## What to work on
#1 In the Alto passage, what name does the Stanford File Server have?
#2 Please reproduce word for word the section of the Alto passage that opens with the words containing "Each Alto is" and closes with "remember than 50#100.".

═════ Page excerpt ═════

Since the Alto is used extensively for research in the office automation field, a good text editor is an obvious requirement. Bravo is a text editor and formatter widely used on the Alto. In the tradition of screenoriented editors, the current state of the user's file is always shown on the screen. Bravo is controlled partly by keyboard commands and partly by mouse commands. It allows a user to open windows into one or more files. Text may be added or deleted by pointing at the desired location on the screen with the mouse cursor, and giving a command via the keyboard or mouse. Bravo supports many different fonts and allows the user to change easily from one font to the next. In addition, Bravo remembers the changes that have been made to a document and allows the user to reverse any or all changes.

Bravo allows the user to edit and format text, but often a person may wish to include illustrations in a document. To do this, a program called Draw is used. Draw is an interactive sketch-pad program that provides a variety of tools for creating and manipulating pictures made from lines, curves, and text. Draw divides the screen into a number of windows. The left side of the screen contains a menu of commands and a variety of brushstrokes that can be selected. The top of the screen contains an area for text commands and messages from the program. The middle of the screen is the picture workspace. Curves can be drawn by moving the cursor directly, or by selecting several points and allowing Draw to mathematically fit a curve to those points. Once an object is defined, it can be repainted using a number of brushstrokes. Since this is very similar to the techniques used by artists and calligraphers, quite a bit of artistic expression is possible. An object can be duplicated, rotated, stretched, or shrunk, by means of a small set of commands and mouse gestures.
 

The Network

Each Alto is assigned an Ethernet address that identifies it uniquely on the network. A typical Ethernet address might be 50#100, which is meaningless to most people. To permit an easily remembered distinction between Altos, each is assigned a name. For instance, the Altos at Stanford are named after rivers and mountains in California State parks; Altos at CMU are named after jewels, and Altos at Xerox are named after people. This leads to such interesting names as Cypress, Turquoise, or Machiavelli, which are considerably easier to remember than 50#100.

Alto networks do not consist entirely of Altos. Several other devices are connected to the Ethernet network. One type is called a server. Servers are userless Altos that are dedicated to some specific function. A server might be connected to a printer. Thus, printing a file would actually consist of sending the proper messages to a Printing Server. One common type of server is a File Server. These machines support extra-large disks and are repositories for programs and files that are too large or too infrequently accessed to make storage on individual machines worthwhile. The Stanford File Server is named Lassen.

Due to the design of the network and the Altos, a new Alto can be wheeled in, plugged into the network medium (standard coaxial cable), and, with a blank disk pack fresh from the factory, become entirely functional with a full set of software in a matter of minutes. An Alto can also be disconnected, moved to another port in the coaxial cable, and reconnected without affecting either the performance of the network or the Alto.

Several programs exist that take advantage of the distributed processing capabilities inherent in the Ethernet network. Of all of them, the most enjoyable are the games. Trek is a multiplayer "spacewar" game that is controlled primarily by the mouse. Mazewar is a multiplayer romp through a realistic labyrinth. The unique feature of these games is that large numbers of users can join or leave the game as they please without affecting the play of the others. Since all the Altos can listen to the same packet (block information on the Ethernet) at once, the game program is never running on any single coordinating machine. Instead, it is running independently on every participating Alto.

═════ Dataset extract ═════

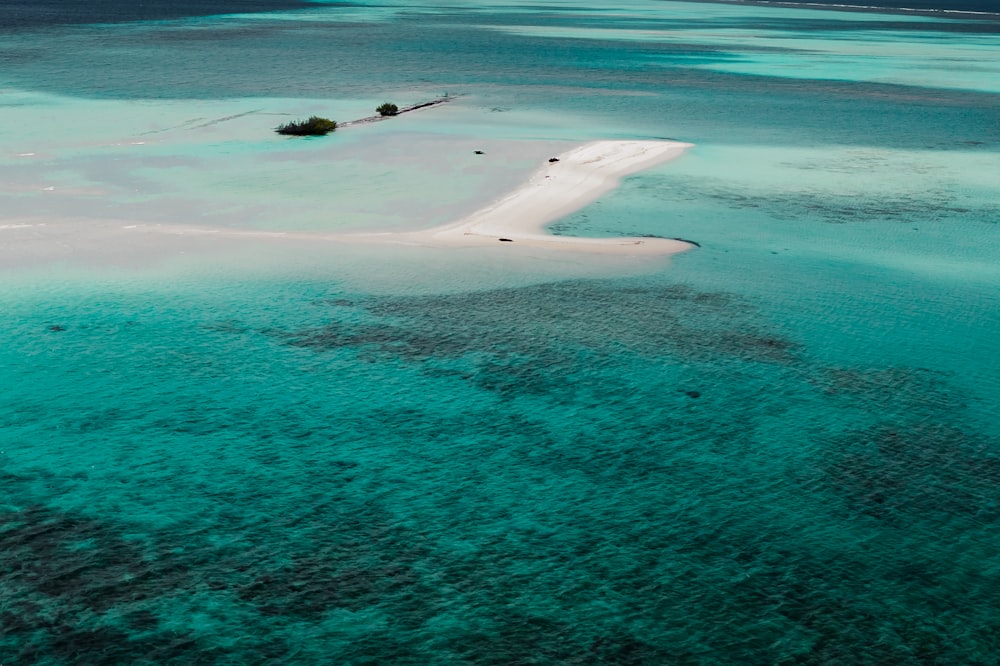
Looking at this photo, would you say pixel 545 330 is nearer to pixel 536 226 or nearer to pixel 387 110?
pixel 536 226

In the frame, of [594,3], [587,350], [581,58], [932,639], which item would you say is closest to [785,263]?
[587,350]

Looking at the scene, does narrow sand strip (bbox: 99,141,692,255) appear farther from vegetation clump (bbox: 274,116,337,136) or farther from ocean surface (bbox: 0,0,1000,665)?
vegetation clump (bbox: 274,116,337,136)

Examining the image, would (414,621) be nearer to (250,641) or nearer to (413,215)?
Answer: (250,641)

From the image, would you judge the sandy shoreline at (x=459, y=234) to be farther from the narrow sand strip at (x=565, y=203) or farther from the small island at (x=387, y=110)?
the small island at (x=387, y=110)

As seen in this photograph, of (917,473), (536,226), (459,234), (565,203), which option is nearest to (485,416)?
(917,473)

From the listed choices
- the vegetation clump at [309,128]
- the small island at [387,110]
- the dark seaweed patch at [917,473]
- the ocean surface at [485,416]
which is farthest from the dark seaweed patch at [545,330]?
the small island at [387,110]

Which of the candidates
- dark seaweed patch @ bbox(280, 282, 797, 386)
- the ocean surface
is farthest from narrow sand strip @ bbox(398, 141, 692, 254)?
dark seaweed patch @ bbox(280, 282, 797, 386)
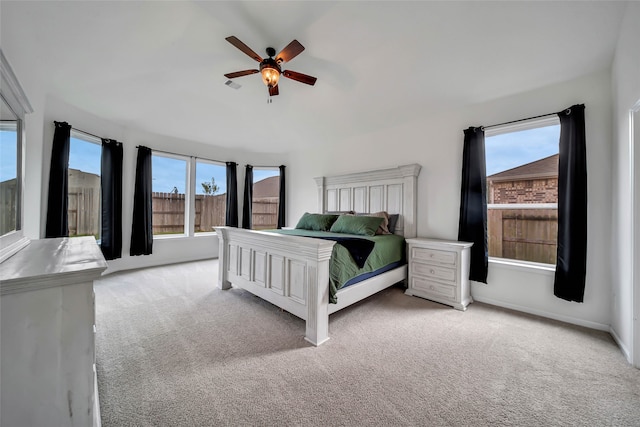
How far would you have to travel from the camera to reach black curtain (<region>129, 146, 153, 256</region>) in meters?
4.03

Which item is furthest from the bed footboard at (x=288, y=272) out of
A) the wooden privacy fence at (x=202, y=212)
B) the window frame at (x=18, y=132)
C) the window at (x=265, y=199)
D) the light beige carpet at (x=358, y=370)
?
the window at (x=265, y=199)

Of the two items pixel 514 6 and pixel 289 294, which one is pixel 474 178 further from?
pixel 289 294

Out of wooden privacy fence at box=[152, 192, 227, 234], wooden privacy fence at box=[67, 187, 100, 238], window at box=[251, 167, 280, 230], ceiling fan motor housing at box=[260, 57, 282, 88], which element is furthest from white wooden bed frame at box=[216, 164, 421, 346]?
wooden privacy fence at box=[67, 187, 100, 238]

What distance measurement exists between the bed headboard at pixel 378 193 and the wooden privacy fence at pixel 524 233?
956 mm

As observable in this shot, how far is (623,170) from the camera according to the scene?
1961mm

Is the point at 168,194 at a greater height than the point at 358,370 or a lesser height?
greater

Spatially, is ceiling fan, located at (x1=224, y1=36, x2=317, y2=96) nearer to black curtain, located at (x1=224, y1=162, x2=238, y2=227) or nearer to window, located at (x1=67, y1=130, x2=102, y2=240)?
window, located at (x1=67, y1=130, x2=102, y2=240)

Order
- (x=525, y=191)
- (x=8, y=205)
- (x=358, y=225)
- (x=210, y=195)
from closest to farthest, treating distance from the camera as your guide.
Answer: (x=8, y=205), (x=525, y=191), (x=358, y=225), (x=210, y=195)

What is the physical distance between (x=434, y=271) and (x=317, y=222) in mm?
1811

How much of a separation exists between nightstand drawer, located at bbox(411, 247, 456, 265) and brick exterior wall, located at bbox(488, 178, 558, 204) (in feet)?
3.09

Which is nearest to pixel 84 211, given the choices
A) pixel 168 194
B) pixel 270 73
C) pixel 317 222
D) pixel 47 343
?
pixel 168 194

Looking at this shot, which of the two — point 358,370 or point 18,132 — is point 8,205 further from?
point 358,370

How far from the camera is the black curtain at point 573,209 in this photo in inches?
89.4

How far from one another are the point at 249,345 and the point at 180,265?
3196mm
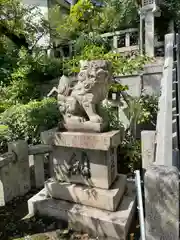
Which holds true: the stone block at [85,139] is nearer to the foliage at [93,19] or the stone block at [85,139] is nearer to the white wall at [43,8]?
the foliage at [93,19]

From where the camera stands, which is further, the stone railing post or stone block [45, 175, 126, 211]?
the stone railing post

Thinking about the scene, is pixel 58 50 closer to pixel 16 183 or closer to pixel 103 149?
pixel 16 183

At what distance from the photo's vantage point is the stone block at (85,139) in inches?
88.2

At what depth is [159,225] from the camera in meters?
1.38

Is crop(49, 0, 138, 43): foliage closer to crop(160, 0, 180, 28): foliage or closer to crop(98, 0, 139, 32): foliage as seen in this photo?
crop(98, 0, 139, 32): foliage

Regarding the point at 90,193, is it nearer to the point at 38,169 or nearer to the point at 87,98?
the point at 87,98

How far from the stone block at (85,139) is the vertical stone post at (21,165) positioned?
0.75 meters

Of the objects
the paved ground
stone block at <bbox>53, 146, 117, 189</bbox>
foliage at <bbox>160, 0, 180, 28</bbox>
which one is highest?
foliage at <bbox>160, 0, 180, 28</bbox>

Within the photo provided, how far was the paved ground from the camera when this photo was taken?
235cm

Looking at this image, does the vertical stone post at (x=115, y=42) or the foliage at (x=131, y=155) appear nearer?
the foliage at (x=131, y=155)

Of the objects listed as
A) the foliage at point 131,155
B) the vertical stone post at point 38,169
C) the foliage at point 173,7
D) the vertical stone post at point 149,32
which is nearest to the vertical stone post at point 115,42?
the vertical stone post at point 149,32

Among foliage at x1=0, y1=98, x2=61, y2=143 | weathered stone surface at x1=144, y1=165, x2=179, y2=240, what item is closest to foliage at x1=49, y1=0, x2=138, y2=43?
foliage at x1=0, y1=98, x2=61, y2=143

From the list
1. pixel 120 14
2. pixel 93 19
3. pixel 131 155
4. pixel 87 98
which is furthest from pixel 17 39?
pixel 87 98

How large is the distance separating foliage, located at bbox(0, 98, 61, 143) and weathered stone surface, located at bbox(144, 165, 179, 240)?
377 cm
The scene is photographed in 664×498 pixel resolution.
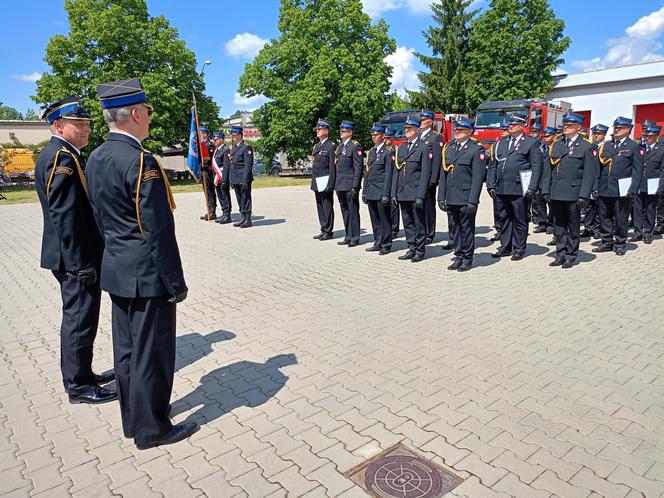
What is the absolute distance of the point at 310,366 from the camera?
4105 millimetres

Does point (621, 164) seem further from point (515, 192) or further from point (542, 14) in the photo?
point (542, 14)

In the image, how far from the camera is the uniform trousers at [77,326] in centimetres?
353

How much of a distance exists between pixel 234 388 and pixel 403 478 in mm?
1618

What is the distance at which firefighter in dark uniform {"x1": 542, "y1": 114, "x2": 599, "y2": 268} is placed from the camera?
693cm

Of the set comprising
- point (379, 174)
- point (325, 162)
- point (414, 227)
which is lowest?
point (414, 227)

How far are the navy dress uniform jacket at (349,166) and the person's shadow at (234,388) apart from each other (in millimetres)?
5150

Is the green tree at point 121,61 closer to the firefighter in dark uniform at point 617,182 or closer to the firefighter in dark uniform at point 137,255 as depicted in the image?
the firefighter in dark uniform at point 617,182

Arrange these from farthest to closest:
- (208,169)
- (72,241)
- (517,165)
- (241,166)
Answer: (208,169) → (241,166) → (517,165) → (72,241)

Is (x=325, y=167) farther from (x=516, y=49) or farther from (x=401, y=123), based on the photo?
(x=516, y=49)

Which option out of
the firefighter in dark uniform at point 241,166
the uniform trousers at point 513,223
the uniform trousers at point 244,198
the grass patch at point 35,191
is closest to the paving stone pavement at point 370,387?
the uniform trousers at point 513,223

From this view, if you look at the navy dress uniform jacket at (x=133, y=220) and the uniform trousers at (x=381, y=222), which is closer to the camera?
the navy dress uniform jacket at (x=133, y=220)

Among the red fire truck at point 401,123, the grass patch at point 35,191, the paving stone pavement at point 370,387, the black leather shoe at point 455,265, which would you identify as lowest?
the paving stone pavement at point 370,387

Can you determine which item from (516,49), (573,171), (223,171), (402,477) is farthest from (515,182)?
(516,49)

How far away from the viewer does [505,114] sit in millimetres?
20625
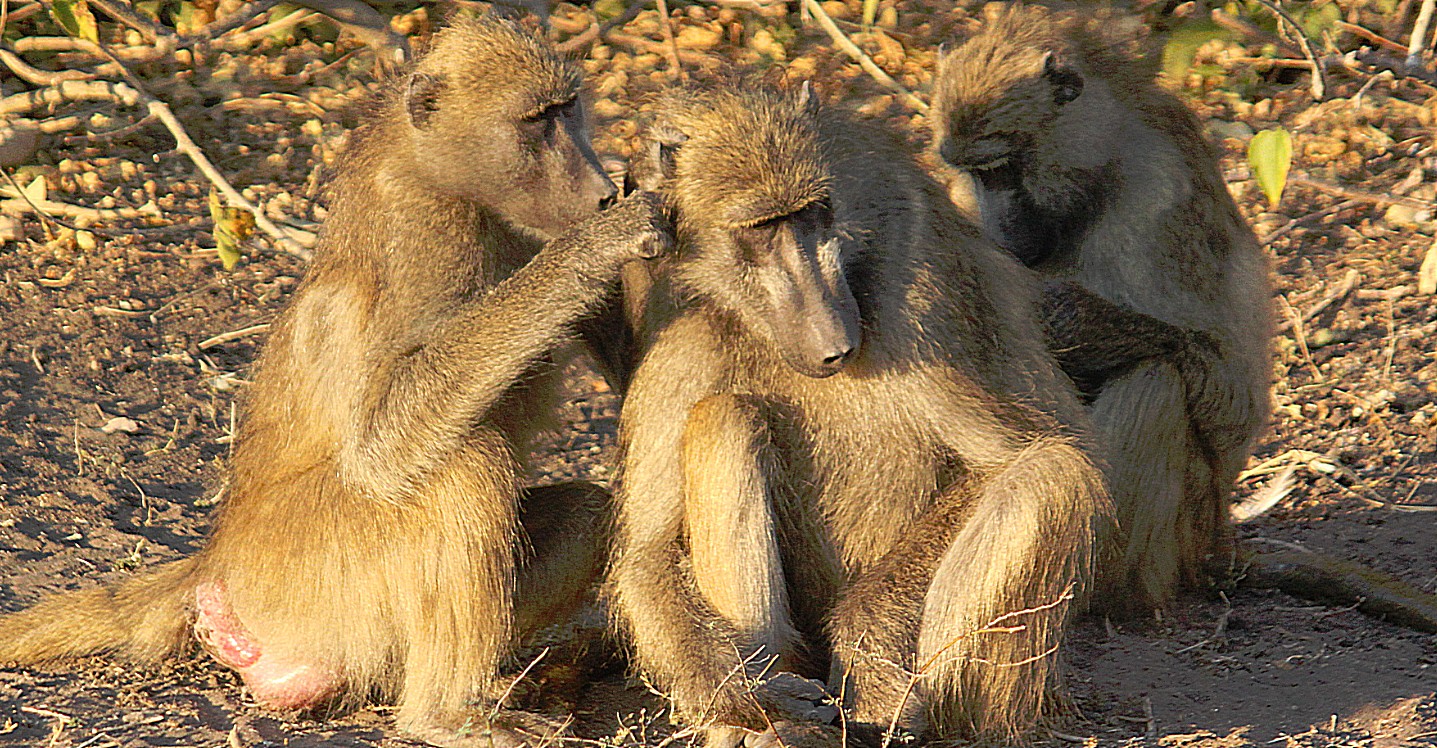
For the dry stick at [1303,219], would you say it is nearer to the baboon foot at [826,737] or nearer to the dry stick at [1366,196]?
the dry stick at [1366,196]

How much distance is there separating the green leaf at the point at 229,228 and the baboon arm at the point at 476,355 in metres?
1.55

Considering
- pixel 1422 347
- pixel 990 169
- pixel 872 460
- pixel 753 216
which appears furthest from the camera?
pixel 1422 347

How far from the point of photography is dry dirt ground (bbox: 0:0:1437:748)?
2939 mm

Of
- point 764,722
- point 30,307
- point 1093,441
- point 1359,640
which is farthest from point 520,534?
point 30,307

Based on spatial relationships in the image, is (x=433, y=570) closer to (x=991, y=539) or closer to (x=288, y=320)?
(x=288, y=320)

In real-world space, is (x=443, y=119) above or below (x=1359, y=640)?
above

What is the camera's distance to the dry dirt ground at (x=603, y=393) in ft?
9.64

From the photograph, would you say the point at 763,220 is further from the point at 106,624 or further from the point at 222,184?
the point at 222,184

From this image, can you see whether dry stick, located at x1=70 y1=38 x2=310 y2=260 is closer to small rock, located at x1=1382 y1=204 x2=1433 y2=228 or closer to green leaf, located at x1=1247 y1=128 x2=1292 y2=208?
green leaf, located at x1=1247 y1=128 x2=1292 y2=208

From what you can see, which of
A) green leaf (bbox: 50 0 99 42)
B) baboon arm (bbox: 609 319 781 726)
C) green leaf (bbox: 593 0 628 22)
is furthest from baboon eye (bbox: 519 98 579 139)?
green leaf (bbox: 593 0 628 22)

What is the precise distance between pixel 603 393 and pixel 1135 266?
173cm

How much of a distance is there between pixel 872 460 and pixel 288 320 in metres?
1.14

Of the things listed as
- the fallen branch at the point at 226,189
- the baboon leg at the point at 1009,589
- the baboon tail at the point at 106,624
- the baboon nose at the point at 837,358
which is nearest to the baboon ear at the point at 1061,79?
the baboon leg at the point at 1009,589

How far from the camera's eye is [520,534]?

═════

## Results of the tasks
#1 Lassen

#2
Each Alto is assigned an Ethernet address that identifies it uniquely on the network. A typical Ethernet address might be 50#100, which is meaningless to most people. To permit an easily remembered distinction between Altos, each is assigned a name. For instance, the Altos at Stanford are named after rivers and mountains in California State parks; Altos at CMU are named after jewels, and Altos at Xerox are named after people. This leads to such interesting names as Cypress, Turquoise, or Machiavelli, which are considerably easier to remember than 50#100.